#### Material:

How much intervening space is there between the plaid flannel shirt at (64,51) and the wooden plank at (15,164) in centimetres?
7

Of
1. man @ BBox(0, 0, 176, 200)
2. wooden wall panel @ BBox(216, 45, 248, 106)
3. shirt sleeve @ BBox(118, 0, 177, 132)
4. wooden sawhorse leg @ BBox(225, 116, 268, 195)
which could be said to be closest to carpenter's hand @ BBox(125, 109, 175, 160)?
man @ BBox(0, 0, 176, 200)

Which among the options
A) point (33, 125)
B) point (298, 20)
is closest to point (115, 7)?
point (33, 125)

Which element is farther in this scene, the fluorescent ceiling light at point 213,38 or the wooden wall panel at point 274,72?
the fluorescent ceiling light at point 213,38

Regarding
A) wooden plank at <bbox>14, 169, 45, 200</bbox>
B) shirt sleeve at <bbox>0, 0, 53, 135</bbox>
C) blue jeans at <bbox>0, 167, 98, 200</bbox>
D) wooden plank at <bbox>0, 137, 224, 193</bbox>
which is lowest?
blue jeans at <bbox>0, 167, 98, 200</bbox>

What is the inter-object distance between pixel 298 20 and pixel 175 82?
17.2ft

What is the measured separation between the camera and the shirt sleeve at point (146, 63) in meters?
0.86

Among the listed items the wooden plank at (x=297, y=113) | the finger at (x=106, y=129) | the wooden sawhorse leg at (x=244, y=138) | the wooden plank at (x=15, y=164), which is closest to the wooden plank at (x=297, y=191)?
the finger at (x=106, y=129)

#### Problem to solve:
Rename every "wooden plank" in the material above to "timber board", and write out all of the material again with nothing else altered.

#### Answer below:
How much intervening space is there between the plaid flannel shirt at (64,51) and the timber board at (15,164) in centimetres?
7

Of
1. man @ BBox(0, 0, 176, 200)
2. wooden wall panel @ BBox(216, 45, 248, 106)
3. shirt sleeve @ BBox(118, 0, 177, 132)
4. wooden sawhorse leg @ BBox(225, 116, 268, 195)
which could be said to be closest to carpenter's hand @ BBox(125, 109, 175, 160)?
man @ BBox(0, 0, 176, 200)

Which among the options
A) point (33, 125)
B) point (298, 20)
is closest to point (115, 7)?
point (33, 125)

Which element is farther in this scene, the fluorescent ceiling light at point 213,38 or the wooden wall panel at point 274,72?
the fluorescent ceiling light at point 213,38

Regarding
A) timber board at <bbox>14, 169, 45, 200</bbox>
B) shirt sleeve at <bbox>0, 0, 53, 135</bbox>
C) blue jeans at <bbox>0, 167, 98, 200</bbox>
D) timber board at <bbox>0, 137, 224, 193</bbox>
which is lowest?
blue jeans at <bbox>0, 167, 98, 200</bbox>

What is the inter-object distance between pixel 298 20 and pixel 175 82?
17.2ft

What is the measured separation between the camera and the shirt sleeve at point (146, 63) in meters?
0.86

Among the listed items the timber board at (x=297, y=113) | the finger at (x=106, y=129) | the wooden sawhorse leg at (x=244, y=138) | the timber board at (x=15, y=164), which is closest to the timber board at (x=297, y=191)?
the finger at (x=106, y=129)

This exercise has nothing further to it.